Set the data down exactly as it stands, and keep its pictures out.

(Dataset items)
- Opening Delimiter -

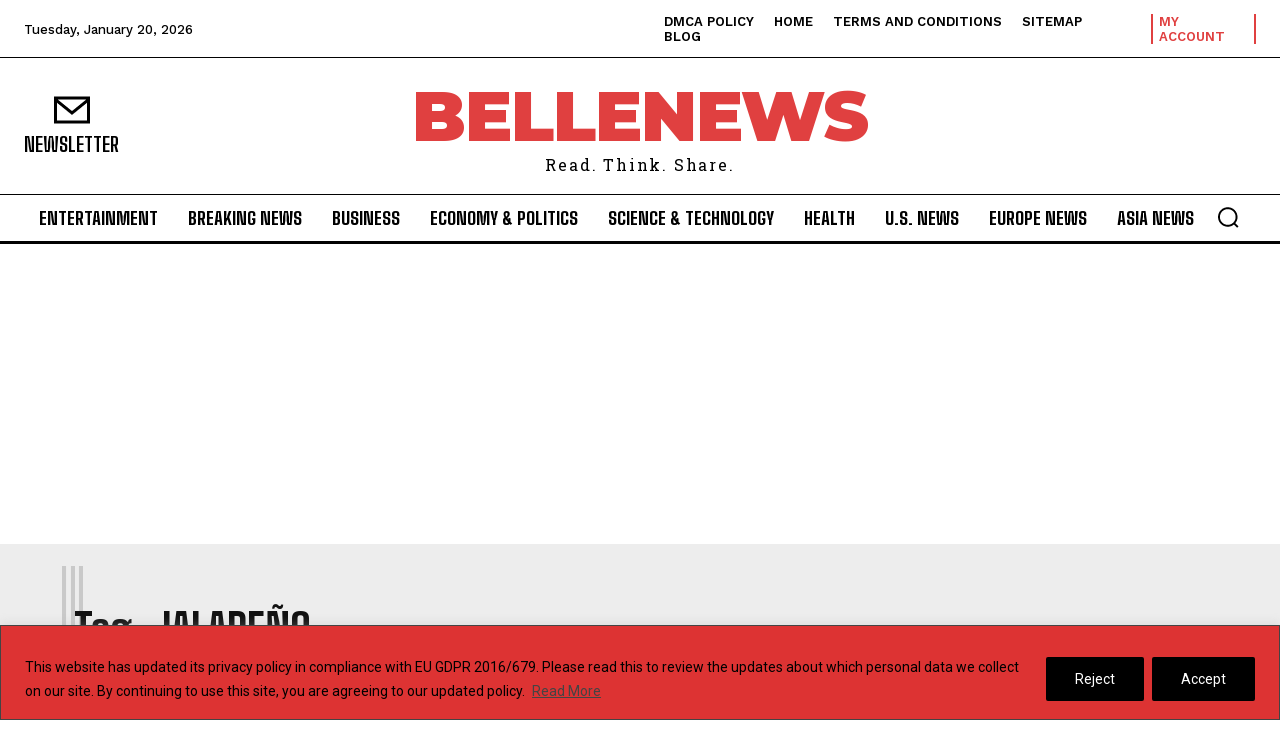

--- FILE ---
content_type: text/html; charset=utf-8
request_url: https://www.google.com/recaptcha/api2/aframe
body_size: 248
content:
<!DOCTYPE HTML><html><head><meta http-equiv="content-type" content="text/html; charset=UTF-8"></head><body><script nonce="wcDq0eiaY2WQH2dfPkoYuw">/** Anti-fraud and anti-abuse applications only. See google.com/recaptcha */ try{var clients={'sodar':'https://pagead2.googlesyndication.com/pagead/sodar?'};window.addEventListener("message",function(a){try{if(a.source===window.parent){var b=JSON.parse(a.data);var c=clients[b['id']];if(c){var d=document.createElement('img');d.src=c+b['params']+'&rc='+(localStorage.getItem("rc::a")?sessionStorage.getItem("rc::b"):"");window.document.body.appendChild(d);sessionStorage.setItem("rc::e",parseInt(sessionStorage.getItem("rc::e")||0)+1);localStorage.setItem("rc::h",'1768973543888');}}}catch(b){}});window.parent.postMessage("_grecaptcha_ready", "*");}catch(b){}</script></body></html>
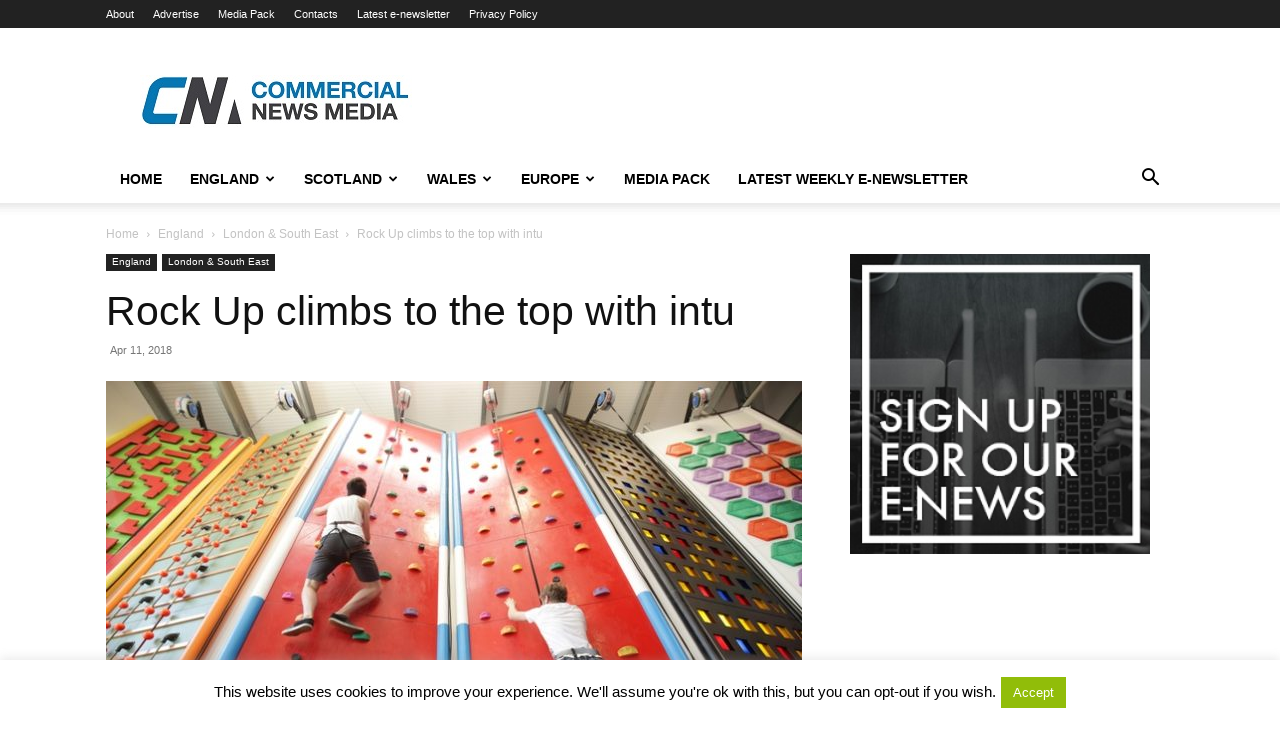

--- FILE ---
content_type: text/html; charset=utf-8
request_url: https://www.google.com/recaptcha/api2/aframe
body_size: 264
content:
<!DOCTYPE HTML><html><head><meta http-equiv="content-type" content="text/html; charset=UTF-8"></head><body><script nonce="CpJRZ8i0ayiT7IAgihtPaw">/** Anti-fraud and anti-abuse applications only. See google.com/recaptcha */ try{var clients={'sodar':'https://pagead2.googlesyndication.com/pagead/sodar?'};window.addEventListener("message",function(a){try{if(a.source===window.parent){var b=JSON.parse(a.data);var c=clients[b['id']];if(c){var d=document.createElement('img');d.src=c+b['params']+'&rc='+(localStorage.getItem("rc::a")?sessionStorage.getItem("rc::b"):"");window.document.body.appendChild(d);sessionStorage.setItem("rc::e",parseInt(sessionStorage.getItem("rc::e")||0)+1);localStorage.setItem("rc::h",'1768997637803');}}}catch(b){}});window.parent.postMessage("_grecaptcha_ready", "*");}catch(b){}</script></body></html>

- Closing Delimiter -

● **The completed task**:
--- FILE ---
content_type: text/html; charset=utf-8
request_url: https://www.google.com/recaptcha/api2/aframe
body_size: 248
content:
<!DOCTYPE HTML><html><head><meta http-equiv="content-type" content="text/html; charset=UTF-8"></head><body><script nonce="wcDq0eiaY2WQH2dfPkoYuw">/** Anti-fraud and anti-abuse applications only. See google.com/recaptcha */ try{var clients={'sodar':'https://pagead2.googlesyndication.com/pagead/sodar?'};window.addEventListener("message",function(a){try{if(a.source===window.parent){var b=JSON.parse(a.data);var c=clients[b['id']];if(c){var d=document.createElement('img');d.src=c+b['params']+'&rc='+(localStorage.getItem("rc::a")?sessionStorage.getItem("rc::b"):"");window.document.body.appendChild(d);sessionStorage.setItem("rc::e",parseInt(sessionStorage.getItem("rc::e")||0)+1);localStorage.setItem("rc::h",'1768973543888');}}}catch(b){}});window.parent.postMessage("_grecaptcha_ready", "*");}catch(b){}</script></body></html>

--- FILE ---
content_type: text/html; charset=utf-8
request_url: https://www.google.com/recaptcha/api2/aframe
body_size: 264
content:
<!DOCTYPE HTML><html><head><meta http-equiv="content-type" content="text/html; charset=UTF-8"></head><body><script nonce="CpJRZ8i0ayiT7IAgihtPaw">/** Anti-fraud and anti-abuse applications only. See google.com/recaptcha */ try{var clients={'sodar':'https://pagead2.googlesyndication.com/pagead/sodar?'};window.addEventListener("message",function(a){try{if(a.source===window.parent){var b=JSON.parse(a.data);var c=clients[b['id']];if(c){var d=document.createElement('img');d.src=c+b['params']+'&rc='+(localStorage.getItem("rc::a")?sessionStorage.getItem("rc::b"):"");window.document.body.appendChild(d);sessionStorage.setItem("rc::e",parseInt(sessionStorage.getItem("rc::e")||0)+1);localStorage.setItem("rc::h",'1768997637803');}}}catch(b){}});window.parent.postMessage("_grecaptcha_ready", "*");}catch(b){}</script></body></html>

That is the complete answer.